> _Source text_:
__________________________________________________
The real data analysis we performed in this study was based on ChIP-chip data and a ChIP-seq data in 66 Mb region on the mouse chromosome 7. This region contained a substantial amount of GATA1- and TAL1-binding sites compared to other regions (Cheng et al., 2008). This is a focal region for investigating the interaction between proteins and is a best region to test our method. We used GATA1 peaks detected at a stringent threshold to train the model parameters to avoid using many FPs in fitting the logistic regression model. It is possible that the fitted regression model may be biased towards strong binding sites. The underlying assumption of our method, therefore, is that the fitted model from strong peaks will have predictive power to weak binding sites. The worst scenario will occur when weak binding sites have completely opposite supporting data distribution compared to that of strong binding sites, in which case the fitted regression model will predict against the weak binding sites. This is a common issue that will occur to all methods that rely on training data, if the training data and the testing data are heterogeneous. In our method, we attempted to alleviate this problem by repeating the process of peak-calling, fitting regression and peak-calling again, iteratively, such that if weak binding sites are detected at some iteration, their information will be included in the training of regression model, and a new iteration of peak-calling will be applied. The novel peaks found by our method was a set of candidate peaks of weaker binding events. It is still unclear whether the binding strength of a transcription factor can affect gene regulation. The weak peaks detected by our method therefore provide a source of information for investigating this association. The logistical regression model we fitted in this region can be further applied to predict genome-wide GATA1 occupancy.

There are currently a large number of computational methods developed for detecting protein–DNA interactions in ChIP experiments. Most methods did not provide a rigorous means to control FP detections. The PASS algorithm (Zhang, 2008) solved this problem in the context of correlated multiple comparisons. The detected statistically significant binding intervals, however, may not correspond well to the real biological binding sites. The method proposed in this study attempts to improve both sensitivity and specificity of peak calling by incorporating biologically related information. The proposed framework is flexible in terms of accommodating various types of data as supporting tracks, and is also flexible in terms of the methods used at each step of the algorithm. Instead of using a logistic regression model to predict binding of the target protein, statistical or machine-learning classifiers can be used to measure the potential of protein binding at each probe from the supporting data. We then fit the predicted binding potentials into the varying threshold framework to determine probe-specific thresholds.

With the advancement of next-generation sequencing technologies, researchers are now able to generate a huge amount of data of various biological features of interest, including ChIP data for multiple transcription factors, histone modifications, nucleosome positioning and RNA-seq. These feature tracks are usually highly correlated and jointly provide valuable information for answering some of the fundamental questions in gene regulation. The proposed method is an example of integrating such information to increase the power and specificity in peak detection.

Funding: National Human Genome Research Institute (grants R01 DK065806 to Y.Z. and HG002238 to K.C., in part).

Conflict of Interest: none declared.
__________________________________________________
> _Directions for this task_:
Render this sentence from the peak-detection text in French: "These feature tracks are usually highly correlated and jointly provide valuable information for answering some of the fundamental questions in gene regulation." Use only the peak-detection text and no outside sources.

> _Raw data_:
__________________________________________________
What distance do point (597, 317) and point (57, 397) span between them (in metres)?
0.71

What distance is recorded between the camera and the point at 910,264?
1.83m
__________________________________________________
> _Worked solution_:
Ces pistes de caractéristiques sont généralement fortement corrélées et fournissent conjointement des informations précieuses pour répondre à certaines des questions fondamentales de la régulation génique.